◆ **Extracted information**
________________________

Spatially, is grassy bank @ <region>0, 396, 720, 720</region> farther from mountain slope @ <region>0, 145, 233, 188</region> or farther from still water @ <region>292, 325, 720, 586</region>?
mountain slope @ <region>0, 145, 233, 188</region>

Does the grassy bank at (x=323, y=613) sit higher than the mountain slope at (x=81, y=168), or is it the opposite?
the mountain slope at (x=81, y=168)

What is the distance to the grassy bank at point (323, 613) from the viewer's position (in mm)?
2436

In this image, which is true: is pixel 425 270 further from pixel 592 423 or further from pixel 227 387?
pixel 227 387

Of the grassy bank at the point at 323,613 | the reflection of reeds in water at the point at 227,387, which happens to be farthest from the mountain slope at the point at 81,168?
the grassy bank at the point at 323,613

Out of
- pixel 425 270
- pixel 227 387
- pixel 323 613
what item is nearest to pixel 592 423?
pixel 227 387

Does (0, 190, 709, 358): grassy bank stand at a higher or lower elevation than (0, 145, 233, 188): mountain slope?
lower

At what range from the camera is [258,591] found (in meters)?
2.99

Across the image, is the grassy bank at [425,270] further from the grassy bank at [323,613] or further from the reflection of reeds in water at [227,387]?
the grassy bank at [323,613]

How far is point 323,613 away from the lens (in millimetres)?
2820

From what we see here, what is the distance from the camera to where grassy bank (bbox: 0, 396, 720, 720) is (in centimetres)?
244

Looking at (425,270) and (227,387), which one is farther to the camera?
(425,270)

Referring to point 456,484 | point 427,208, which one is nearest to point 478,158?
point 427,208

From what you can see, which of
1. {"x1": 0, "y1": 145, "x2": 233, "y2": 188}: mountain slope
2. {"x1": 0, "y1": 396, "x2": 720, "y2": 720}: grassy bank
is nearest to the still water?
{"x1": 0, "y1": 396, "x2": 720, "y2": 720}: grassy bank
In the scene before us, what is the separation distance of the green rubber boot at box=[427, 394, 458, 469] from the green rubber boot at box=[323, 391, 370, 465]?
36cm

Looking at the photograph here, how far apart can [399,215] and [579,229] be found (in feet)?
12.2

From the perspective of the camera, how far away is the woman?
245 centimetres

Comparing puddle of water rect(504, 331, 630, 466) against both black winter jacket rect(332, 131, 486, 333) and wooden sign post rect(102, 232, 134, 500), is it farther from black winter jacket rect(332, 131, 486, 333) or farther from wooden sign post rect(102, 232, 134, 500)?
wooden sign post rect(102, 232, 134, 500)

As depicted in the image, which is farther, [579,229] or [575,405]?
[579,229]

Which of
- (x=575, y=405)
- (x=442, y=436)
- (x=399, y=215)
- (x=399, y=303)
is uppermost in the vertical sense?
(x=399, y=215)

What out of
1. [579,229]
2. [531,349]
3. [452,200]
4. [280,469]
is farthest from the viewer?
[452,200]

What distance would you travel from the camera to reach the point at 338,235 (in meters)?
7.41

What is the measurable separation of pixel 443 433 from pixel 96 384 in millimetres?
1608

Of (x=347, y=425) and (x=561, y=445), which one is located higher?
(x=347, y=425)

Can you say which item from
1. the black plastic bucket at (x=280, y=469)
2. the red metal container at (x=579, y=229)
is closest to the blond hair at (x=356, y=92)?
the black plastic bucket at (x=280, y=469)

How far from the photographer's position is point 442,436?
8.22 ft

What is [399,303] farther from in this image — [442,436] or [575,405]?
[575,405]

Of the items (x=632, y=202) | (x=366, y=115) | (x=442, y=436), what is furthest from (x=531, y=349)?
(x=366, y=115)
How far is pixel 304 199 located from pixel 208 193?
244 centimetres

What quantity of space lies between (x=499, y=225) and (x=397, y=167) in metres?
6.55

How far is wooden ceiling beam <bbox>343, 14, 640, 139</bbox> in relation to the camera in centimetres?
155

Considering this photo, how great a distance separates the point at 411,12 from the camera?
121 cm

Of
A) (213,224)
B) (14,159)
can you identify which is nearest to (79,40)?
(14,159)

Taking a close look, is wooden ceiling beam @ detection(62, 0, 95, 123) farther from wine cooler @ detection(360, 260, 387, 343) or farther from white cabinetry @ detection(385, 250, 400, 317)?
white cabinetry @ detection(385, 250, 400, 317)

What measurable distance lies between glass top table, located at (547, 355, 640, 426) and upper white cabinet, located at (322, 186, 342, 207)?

________________________

◆ **Your goal**
Restate the listing in full, word for word.

◆ **Task output**
Spatially, is grassy bank @ <region>0, 396, 720, 720</region> farther from mountain slope @ <region>0, 145, 233, 188</region> or farther from still water @ <region>292, 325, 720, 586</region>?
mountain slope @ <region>0, 145, 233, 188</region>

Does the grassy bank at (x=323, y=613) sit higher than the mountain slope at (x=81, y=168), or is it the opposite?
the mountain slope at (x=81, y=168)

What is the distance to the grassy bank at point (323, 613) from the viewer's position (in mm)?
2436

In this image, which is true: is pixel 425 270 further from pixel 592 423 or further from pixel 227 387?
pixel 227 387

Of the grassy bank at the point at 323,613 | the reflection of reeds in water at the point at 227,387, which happens to be farthest from the mountain slope at the point at 81,168?
the grassy bank at the point at 323,613

Out of
- pixel 425 270
- pixel 227 387
- pixel 323 613
what item is nearest to pixel 592 423?
pixel 227 387

Does (0, 190, 709, 358): grassy bank stand at a higher or lower elevation than (0, 145, 233, 188): mountain slope?
lower

At what range from the camera is [258,591] found (in meters)?
2.99

Across the image, is the grassy bank at [425,270] further from the grassy bank at [323,613] or further from the reflection of reeds in water at [227,387]?
the grassy bank at [323,613]

How far is point 323,613 away from the lens (in millimetres)?
2820

From what we see here, what is the distance from the camera to where grassy bank (bbox: 0, 396, 720, 720) is (in centimetres)?
244

Looking at (425,270) and (227,387), which one is farther to the camera?
(425,270)

Referring to point 456,484 | point 427,208, which one is nearest to point 478,158?
point 427,208

From what you can see, which of
1. {"x1": 0, "y1": 145, "x2": 233, "y2": 188}: mountain slope
2. {"x1": 0, "y1": 396, "x2": 720, "y2": 720}: grassy bank
is nearest to the still water?
{"x1": 0, "y1": 396, "x2": 720, "y2": 720}: grassy bank
In the scene before us, what is the separation distance of the green rubber boot at box=[427, 394, 458, 469] from the green rubber boot at box=[323, 391, 370, 465]?
36cm

Looking at the photograph here, how far apart can [399,215] and [579,229] be found (in feet)?
12.2

From the perspective of the camera, how far away is the woman?
245 centimetres

Comparing puddle of water rect(504, 331, 630, 466) against both black winter jacket rect(332, 131, 486, 333) and wooden sign post rect(102, 232, 134, 500), is it farther from black winter jacket rect(332, 131, 486, 333) or farther from wooden sign post rect(102, 232, 134, 500)?
wooden sign post rect(102, 232, 134, 500)

As depicted in the image, which is farther, [579,229] or [575,405]?
[579,229]

Which of
- (x=575, y=405)
- (x=442, y=436)
- (x=399, y=215)
- (x=399, y=303)
is uppermost in the vertical sense?
(x=399, y=215)

What out of
1. [579,229]
2. [531,349]
3. [452,200]
4. [280,469]
is farthest from the viewer?
[452,200]

What distance would you travel from the camera to reach the point at 338,235 (in meters)?
7.41

What is the measurable separation of pixel 443 433 from pixel 96 384 in millimetres?
1608

Of (x=347, y=425) and (x=561, y=445), which one is located higher?
(x=347, y=425)

Can you say which item from
1. the black plastic bucket at (x=280, y=469)
2. the red metal container at (x=579, y=229)
is closest to the blond hair at (x=356, y=92)?
the black plastic bucket at (x=280, y=469)

How far from the photographer's position is point 442,436?
8.22 ft

What is [399,303] farther from in this image — [442,436] or [575,405]?
[575,405]

Of the items (x=632, y=202) | (x=366, y=115) | (x=442, y=436), what is furthest from (x=531, y=349)?
(x=366, y=115)
How far is pixel 304 199 located from pixel 208 193?
244 centimetres

What quantity of space lies between (x=499, y=225) and (x=397, y=167) in metres?
6.55

How far is wooden ceiling beam <bbox>343, 14, 640, 139</bbox> in relation to the camera in centimetres?
155

Considering this photo, how great a distance separates the point at 411,12 from the camera?
121 cm

Of
A) (213,224)
B) (14,159)
can you identify which is nearest to (79,40)?
(14,159)

Taking a close look, is wooden ceiling beam @ detection(62, 0, 95, 123) farther from wine cooler @ detection(360, 260, 387, 343) or farther from white cabinetry @ detection(385, 250, 400, 317)?
white cabinetry @ detection(385, 250, 400, 317)

What measurable distance lies between glass top table, located at (547, 355, 640, 426) and upper white cabinet, located at (322, 186, 342, 207)?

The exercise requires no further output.